## SHORT PROBLEM
Copy out the final stretch of the listing: the line that contains "What is the measured" and all lines after it, exactly as they appear.

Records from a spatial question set
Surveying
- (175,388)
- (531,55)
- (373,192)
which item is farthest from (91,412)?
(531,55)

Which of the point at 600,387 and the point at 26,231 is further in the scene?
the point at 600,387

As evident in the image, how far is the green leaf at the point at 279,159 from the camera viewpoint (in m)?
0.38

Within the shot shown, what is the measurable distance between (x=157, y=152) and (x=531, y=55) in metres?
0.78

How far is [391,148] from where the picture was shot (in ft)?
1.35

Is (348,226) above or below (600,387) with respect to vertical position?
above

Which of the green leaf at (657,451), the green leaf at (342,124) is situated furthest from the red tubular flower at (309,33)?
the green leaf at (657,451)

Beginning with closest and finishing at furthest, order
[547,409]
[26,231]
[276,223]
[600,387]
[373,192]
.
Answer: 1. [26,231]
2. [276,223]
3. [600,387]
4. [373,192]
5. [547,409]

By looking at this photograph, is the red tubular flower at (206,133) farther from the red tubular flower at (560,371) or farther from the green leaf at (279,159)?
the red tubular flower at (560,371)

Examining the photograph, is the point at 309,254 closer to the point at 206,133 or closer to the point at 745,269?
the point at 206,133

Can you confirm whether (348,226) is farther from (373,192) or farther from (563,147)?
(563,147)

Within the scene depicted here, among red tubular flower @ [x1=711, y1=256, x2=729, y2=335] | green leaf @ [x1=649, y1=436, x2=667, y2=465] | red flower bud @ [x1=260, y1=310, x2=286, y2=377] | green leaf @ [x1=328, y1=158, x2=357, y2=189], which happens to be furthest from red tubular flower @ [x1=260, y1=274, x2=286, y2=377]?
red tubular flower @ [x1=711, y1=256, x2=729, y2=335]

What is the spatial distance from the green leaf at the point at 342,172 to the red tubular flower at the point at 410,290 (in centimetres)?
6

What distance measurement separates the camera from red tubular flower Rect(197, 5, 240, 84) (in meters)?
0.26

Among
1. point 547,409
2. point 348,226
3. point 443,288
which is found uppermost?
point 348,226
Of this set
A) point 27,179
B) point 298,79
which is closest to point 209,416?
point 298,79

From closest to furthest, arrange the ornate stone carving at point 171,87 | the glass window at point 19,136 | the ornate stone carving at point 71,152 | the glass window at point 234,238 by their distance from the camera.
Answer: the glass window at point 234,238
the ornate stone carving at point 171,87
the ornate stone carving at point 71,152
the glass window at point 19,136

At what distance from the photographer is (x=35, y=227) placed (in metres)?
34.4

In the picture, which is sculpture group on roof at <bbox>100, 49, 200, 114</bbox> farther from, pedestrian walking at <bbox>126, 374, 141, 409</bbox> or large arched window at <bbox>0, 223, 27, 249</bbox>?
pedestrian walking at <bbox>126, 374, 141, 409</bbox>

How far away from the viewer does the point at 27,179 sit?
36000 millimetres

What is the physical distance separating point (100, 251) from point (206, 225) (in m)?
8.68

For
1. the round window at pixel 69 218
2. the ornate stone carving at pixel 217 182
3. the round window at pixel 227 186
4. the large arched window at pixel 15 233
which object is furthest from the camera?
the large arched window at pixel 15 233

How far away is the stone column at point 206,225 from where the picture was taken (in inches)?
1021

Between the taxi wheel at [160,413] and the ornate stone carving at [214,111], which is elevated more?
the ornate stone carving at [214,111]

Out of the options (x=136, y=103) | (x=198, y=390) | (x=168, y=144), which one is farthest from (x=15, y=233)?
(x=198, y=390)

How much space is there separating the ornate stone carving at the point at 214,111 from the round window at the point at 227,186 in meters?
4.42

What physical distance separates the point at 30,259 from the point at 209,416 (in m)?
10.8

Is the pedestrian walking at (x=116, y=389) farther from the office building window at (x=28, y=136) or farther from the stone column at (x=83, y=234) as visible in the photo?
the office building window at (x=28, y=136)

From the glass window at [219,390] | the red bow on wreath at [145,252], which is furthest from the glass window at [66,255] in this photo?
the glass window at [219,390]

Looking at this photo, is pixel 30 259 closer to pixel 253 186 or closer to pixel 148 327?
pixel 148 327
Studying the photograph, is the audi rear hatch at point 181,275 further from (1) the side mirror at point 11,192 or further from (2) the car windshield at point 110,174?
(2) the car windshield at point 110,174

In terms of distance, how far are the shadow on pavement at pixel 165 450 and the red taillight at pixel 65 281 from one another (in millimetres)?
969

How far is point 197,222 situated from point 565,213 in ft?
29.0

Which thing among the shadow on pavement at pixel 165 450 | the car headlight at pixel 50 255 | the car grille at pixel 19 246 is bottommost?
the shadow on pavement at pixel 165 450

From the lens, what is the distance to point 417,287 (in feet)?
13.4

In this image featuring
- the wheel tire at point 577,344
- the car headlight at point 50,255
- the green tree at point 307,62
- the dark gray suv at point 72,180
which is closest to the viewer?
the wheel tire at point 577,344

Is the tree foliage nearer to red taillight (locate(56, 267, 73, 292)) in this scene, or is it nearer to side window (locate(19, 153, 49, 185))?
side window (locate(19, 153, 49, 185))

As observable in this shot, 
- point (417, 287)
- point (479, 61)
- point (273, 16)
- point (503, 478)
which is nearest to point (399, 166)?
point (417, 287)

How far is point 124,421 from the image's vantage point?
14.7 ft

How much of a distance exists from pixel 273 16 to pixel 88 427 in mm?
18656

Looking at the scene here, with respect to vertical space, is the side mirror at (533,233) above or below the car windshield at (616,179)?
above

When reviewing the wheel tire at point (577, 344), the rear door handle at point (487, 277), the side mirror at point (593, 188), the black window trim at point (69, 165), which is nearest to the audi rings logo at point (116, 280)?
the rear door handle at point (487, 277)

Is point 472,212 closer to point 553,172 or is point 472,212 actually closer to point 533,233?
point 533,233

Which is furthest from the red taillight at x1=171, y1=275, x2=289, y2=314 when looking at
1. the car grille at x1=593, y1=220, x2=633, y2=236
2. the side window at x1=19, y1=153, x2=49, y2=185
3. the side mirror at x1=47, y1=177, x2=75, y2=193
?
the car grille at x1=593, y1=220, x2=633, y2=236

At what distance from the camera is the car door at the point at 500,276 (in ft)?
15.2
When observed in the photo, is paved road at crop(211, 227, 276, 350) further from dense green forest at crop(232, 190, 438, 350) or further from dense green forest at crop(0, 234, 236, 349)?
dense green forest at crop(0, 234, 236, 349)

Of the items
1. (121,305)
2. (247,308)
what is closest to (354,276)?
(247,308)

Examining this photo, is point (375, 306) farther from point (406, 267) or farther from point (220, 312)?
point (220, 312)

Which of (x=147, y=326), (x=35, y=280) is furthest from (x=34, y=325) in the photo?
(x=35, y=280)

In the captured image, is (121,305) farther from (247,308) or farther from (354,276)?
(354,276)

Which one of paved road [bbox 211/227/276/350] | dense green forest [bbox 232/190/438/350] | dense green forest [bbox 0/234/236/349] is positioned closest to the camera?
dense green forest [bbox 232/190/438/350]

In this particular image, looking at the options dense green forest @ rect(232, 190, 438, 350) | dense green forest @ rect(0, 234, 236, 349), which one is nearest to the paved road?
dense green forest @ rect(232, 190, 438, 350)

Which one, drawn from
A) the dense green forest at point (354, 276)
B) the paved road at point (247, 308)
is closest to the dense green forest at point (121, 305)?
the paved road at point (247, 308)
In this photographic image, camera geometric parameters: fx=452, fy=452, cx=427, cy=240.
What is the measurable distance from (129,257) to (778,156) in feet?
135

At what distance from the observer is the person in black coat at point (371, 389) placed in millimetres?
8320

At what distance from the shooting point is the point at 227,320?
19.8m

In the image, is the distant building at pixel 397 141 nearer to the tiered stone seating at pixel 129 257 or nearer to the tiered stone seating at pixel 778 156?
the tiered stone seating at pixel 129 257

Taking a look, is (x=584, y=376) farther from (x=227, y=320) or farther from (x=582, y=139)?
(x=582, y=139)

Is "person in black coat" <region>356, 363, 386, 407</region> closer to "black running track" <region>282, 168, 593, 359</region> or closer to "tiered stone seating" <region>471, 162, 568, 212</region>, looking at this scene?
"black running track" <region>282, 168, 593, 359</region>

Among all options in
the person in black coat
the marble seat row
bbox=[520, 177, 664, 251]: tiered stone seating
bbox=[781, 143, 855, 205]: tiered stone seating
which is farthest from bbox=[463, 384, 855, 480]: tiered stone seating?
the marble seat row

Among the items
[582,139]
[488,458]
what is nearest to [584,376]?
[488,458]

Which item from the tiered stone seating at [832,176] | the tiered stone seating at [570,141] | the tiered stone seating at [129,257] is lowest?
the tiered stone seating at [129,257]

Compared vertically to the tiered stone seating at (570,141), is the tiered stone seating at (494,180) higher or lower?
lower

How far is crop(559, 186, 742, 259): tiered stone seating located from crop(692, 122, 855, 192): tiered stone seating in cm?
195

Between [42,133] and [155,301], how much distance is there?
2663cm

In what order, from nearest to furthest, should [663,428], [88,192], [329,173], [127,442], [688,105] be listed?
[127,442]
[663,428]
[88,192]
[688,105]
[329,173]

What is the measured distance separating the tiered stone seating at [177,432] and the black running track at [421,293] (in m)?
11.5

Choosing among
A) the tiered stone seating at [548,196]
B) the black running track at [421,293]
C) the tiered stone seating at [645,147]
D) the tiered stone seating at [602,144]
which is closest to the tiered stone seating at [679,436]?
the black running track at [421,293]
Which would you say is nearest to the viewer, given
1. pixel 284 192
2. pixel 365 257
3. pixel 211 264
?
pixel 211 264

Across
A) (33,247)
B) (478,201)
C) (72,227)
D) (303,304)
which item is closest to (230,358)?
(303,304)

## RESPONSE TO THE TASK
What is the measured distance separating the tiered stone seating at [177,432] and the black running track at [421,293] (in m)?
11.5

Choosing among
A) the tiered stone seating at [548,196]
B) the black running track at [421,293]
C) the tiered stone seating at [645,147]
D) the tiered stone seating at [602,144]
which is closest to the tiered stone seating at [679,436]?
the black running track at [421,293]
Which would you say is nearest to the viewer, given
1. pixel 284 192
2. pixel 365 257
3. pixel 211 264
?
pixel 211 264

Across
A) (33,247)
B) (478,201)
C) (72,227)
D) (303,304)
which item is closest to (230,358)?
(303,304)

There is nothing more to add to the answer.